MEGAN TRASK (Front Desk Assistant, Sunshine Primary Care): I could tell from the minute she checked in that she was fat. Like, real fat. The craziest cankles I’ve ever seen.

IVY GREENE (Fat Lady): I twisted my ankle playing soccer on Sunday, and by Monday morning it was the size of a softball. I decided to try this new walk-in clinic to make sure it wasn’t broken.

GRACE STONE, RN (Nurse): When I called her name, she could barely hobble out of the waiting room. Poor thing. She was almost too fat to walk!

GREENE: I asked the front desk for crutches, but they said I needed a prescription.

NURSE STONE: While I was taking her blood pressure, I asked about her exercise routine. She listed a bunch of sports and stuff, but I wrote down “none.” I mean, come on. I have eyes.

GREENE: I told the nurse I jog three days a week, play soccer, lift weights, and take spin classes. She just giggled. Honestly, I’m used to it. It was kind of annoying when she took my blood pressure four times, though.

NURSE STONE: I’ve never seen a fat person with good blood pressure before. Or, I have, but it gets me every time. Like, how is that possible? Being fat is horrible for you. Anyway, I knew I’d get the truth when she stepped on the scale. But she could barely even stand.

GREENE: I couldn’t put any weight on my right ankle, so it was hard to stand still to be weighed. The nurse accused me of trying to “beat the scale.”

NURSE STONE: After I put her in the exam room, I pulled the doc aside and told him her vitals were all good. Except for the most important one—BMI.

FREDERICK McMILLER, MD (Primary Care Physician): I reviewed the patient’s chart in detail before seeing her, as is my typical approach in difficult cases like this one. Megan had listed the chief complaint as “fat ankles.” I knew immediately that the patient’s ankle swelling was likely caused by heart failure, diabetes, gout, or a combination of all three. It was just so tragic to see in a 33-year-old woman. The sequelae of female obesity are truly terrible to behold.

GREENE: When Dr.

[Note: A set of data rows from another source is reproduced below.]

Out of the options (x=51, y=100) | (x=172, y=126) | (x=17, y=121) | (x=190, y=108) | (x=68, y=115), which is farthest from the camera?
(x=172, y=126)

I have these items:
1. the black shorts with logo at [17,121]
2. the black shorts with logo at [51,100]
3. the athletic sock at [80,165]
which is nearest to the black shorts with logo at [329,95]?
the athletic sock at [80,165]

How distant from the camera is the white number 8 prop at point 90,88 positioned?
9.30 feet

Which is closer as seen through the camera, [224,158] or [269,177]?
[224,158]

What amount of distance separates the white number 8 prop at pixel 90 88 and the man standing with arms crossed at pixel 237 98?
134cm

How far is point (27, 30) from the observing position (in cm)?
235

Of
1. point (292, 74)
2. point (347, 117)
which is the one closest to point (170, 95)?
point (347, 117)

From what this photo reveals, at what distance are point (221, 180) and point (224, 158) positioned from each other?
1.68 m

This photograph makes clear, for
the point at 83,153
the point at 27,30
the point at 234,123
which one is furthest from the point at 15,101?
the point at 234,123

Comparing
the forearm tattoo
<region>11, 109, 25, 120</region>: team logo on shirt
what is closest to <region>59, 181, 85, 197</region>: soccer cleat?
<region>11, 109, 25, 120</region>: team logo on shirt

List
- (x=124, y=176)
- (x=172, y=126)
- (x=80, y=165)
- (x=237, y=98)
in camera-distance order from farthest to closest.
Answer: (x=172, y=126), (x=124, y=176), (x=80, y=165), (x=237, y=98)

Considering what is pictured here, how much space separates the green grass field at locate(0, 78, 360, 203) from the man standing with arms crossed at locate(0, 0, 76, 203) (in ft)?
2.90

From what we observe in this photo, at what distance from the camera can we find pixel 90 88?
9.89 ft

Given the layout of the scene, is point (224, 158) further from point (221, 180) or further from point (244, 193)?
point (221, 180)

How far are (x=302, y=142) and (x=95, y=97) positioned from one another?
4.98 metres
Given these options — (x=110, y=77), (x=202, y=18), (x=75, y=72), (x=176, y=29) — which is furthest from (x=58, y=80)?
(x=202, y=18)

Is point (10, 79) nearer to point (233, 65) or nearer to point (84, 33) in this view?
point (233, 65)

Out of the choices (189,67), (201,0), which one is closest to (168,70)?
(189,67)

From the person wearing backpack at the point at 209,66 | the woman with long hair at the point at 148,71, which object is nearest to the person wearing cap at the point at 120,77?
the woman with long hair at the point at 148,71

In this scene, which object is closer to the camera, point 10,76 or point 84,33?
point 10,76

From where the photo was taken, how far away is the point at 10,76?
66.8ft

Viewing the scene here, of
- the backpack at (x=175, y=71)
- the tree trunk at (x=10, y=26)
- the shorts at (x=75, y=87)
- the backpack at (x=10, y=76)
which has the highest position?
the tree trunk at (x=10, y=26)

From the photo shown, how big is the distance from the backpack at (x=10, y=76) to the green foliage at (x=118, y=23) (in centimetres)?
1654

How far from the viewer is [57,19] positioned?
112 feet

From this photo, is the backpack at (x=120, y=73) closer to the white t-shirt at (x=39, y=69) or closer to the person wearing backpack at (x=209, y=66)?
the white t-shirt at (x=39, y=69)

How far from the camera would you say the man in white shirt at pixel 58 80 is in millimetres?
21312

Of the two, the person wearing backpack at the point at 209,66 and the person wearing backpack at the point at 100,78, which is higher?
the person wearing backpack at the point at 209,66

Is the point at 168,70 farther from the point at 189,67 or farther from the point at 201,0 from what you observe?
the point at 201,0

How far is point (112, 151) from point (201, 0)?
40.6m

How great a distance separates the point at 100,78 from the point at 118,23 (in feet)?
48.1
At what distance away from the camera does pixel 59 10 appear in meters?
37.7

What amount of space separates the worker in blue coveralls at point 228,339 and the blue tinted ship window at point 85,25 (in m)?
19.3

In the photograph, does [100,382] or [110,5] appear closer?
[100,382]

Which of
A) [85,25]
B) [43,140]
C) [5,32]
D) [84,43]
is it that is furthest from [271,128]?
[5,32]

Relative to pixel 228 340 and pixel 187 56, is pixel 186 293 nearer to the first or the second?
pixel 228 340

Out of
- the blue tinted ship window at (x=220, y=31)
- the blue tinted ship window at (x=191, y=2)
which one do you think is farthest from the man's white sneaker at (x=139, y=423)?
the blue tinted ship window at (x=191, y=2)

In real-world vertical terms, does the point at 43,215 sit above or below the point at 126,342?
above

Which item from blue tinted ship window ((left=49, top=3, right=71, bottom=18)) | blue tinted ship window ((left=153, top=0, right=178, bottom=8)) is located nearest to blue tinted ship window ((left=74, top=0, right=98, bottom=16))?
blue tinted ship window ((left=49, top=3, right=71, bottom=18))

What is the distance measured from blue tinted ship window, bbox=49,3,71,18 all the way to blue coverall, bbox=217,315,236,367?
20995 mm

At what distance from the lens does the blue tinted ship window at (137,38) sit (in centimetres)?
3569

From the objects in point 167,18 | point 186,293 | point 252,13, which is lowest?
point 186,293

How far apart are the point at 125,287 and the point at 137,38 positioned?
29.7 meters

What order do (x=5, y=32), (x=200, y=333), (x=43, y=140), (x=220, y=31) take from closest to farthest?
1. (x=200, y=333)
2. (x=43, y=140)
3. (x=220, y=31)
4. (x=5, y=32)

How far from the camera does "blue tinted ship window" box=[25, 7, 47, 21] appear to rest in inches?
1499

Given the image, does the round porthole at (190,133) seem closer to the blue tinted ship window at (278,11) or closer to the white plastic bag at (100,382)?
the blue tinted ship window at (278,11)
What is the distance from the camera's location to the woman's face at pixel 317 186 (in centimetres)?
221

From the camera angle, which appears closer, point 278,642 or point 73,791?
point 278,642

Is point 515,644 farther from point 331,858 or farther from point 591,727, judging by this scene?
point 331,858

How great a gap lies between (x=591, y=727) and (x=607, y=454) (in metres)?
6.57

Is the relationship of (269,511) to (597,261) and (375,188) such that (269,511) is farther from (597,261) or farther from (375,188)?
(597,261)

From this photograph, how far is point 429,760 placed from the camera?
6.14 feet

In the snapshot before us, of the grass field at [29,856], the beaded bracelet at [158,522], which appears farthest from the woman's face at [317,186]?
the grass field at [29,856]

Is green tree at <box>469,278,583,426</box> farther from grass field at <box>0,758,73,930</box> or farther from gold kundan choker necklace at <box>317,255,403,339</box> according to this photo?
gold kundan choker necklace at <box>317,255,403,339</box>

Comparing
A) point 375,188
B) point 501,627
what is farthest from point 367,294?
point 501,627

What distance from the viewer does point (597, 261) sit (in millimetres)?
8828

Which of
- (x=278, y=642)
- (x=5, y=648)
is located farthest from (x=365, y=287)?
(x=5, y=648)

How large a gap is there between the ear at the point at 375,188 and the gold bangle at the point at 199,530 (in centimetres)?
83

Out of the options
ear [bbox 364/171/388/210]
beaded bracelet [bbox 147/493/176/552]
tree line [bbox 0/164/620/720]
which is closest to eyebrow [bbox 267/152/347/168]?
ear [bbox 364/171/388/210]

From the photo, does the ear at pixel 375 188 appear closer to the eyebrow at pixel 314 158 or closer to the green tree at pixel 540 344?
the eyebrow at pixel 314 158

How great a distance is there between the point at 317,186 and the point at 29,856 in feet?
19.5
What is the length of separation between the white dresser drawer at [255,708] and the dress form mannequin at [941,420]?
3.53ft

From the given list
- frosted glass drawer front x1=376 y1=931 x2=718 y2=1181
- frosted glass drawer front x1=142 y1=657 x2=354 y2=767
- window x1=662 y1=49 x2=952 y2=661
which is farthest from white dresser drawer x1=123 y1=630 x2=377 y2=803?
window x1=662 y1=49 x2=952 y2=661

McMiller came in, he looked like he was going to tell me I had cancer. He started talking about heart failure, and I was so stunned I couldn’t interrupt. I kept trying to point to my ankle, but he just moved on to diabetes.

DR. McMILLER: The poor woman was shell-shocked. I don’t think anyone had ever told her she was obese before, or what the consequences might be. It’s a shame our culture is so lax about obesity detection.

GREENE: He just kept muttering “obesity” over and over like it was a death sentence. I finally worked up the nerve to tell him I had hurt my ankle playing soccer, but—

DR. McMILLER: Ah yes, the old “playing soccer” canard. I see it all the time. Obese patients often present with strong vital signs and good self-reported exercise habits, but we doctors know the truth. They’re dying slowly by their own hand. Or mouth, I guess.

GREENE: He ordered a million tests, none of which was an x-ray for my ankle.

DR. McMILLER: Her heart sounded good, but I was sure heart disease was lurking under all those layers of hydrated fat somewhere. So I ordered an electrocardiogram, diabetes A1C, a uric acid blood test for gout, and a chest x-ray just to be sure. She kept saying she wanted an x-ray of her ankle, but I couldn’t justify such a waste of precious medical resources. Her swelling and bruising was clearly a side effect of obesity-induced chronic disease. There was no other possible cause.

GREENE: I just wanted to get out of there. I asked about crutches for the walk home, but he gave me a bunch of weight loss pamphlets and a prescription for an appetite suppressant.

DR. McMILLER: Crutches! Can you believe it? As though the cure for obesity is less walking. I blame the media. No one ever reports on the importance of diet and exercise anymore.

GREENE: I skipped the tests. It took a few weeks, but my ankle eventually healed on its own. It still makes this weird clicking noise, though. I should probably get it checked out, but it doesn’t seem worth it, you know?

DR. McMILLER: I never saw her again. I assume she died of obesity shortly after our appointment. So sad.